I have maintained that a point will be reached where plain old ordinary Web sites will be forced to turn on SSL encryption by default, or otherwise resort to client-side validation to ensure the page content hasn’t been tampered with during transit. Not because they are running online shops or otherwise dealing with sensitive information – to ensure their users view the original site as it was meant to be seen, protect their users against malware injected by man-in-the-middle attacks, protect/ensure their ad sales, and protect themselves from liability (lost sales from angry customers, frivolous ADA/etc. lawsuits, computer repair bills) arising from unauthorized third-party “enhancements” to their site. And I figured the detonator for all of this (besides Comcast’s broken BitTorrent filter) would be local-yokel small-town ISPs, where bored and too-clever midnight admins sit, Perl Cookbook in hand, trying to make a few bucks on the side by replacing random Web sites’ ads with their own, or injecting other forms of malware into customer HTTP streams to gather saleable profiling data.
Nope. It’s the big boys. Among them: Charter Communications, one of the world’s largest ISPs, and British Telecom have secretly tested, or intend to test (respectively) technologies against their paying customers which do exactly that. According to an internal British Telecom memo (fulltext PDF via Wikileaks), the company partnered with online marketing company Phorm, which specializes in consumer profiling and delivery of targeted advertising. According to Wired,
“From late September to early October 2006, British Telecom secretly partnered with Phorm to let the company monitor and track 18,000 of the BT’s customers. Phorm installed boxes on BT’s network that redirected web requests through their proxy server.
The report goes on to detail the ability of the Phorm proxy box to intercept requested pages and replace the site’s advertising with its own, based on the collected profile for that customer. The report also indicates several deleterious side-effects of this injection, such as flickering problems on some Web pages (which led users to believe their PCs were infected with spyware), frequent browser crashes, and insertion of the rogue code when users tried to post to Web forums. However, they concluded that the test was “successful” since no user was able to successfully pin the blame on BT/Phorm:
“The operation of the system does have noticeable side effects, which included web-page tag insertion and navigation bar flutter.

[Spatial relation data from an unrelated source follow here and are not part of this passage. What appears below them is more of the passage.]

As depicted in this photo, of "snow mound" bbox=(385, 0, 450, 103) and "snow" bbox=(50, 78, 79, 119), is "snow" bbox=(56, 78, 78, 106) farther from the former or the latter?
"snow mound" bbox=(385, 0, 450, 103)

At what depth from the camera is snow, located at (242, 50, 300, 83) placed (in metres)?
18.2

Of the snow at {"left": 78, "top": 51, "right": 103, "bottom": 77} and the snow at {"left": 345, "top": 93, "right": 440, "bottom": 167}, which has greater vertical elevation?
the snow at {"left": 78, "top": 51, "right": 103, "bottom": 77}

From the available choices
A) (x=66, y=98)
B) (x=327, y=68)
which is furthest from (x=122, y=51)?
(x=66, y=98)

From the postings, no user correctly determined the source of these effects and users did not post that the system was causing poor performance.
However all postings suspected that their machines had a virus, a malware or a spyware infection.”
*sigh* Remember kids, you (probably) heard it here first. Let’s hope that in the brave new world of encrypt-everything-to-avoid-getting-fucked-by-ISPs, Firefox 4 doesn’t continue to perform that tired 5-warning song and dance every time you visit a non-corporate Web site.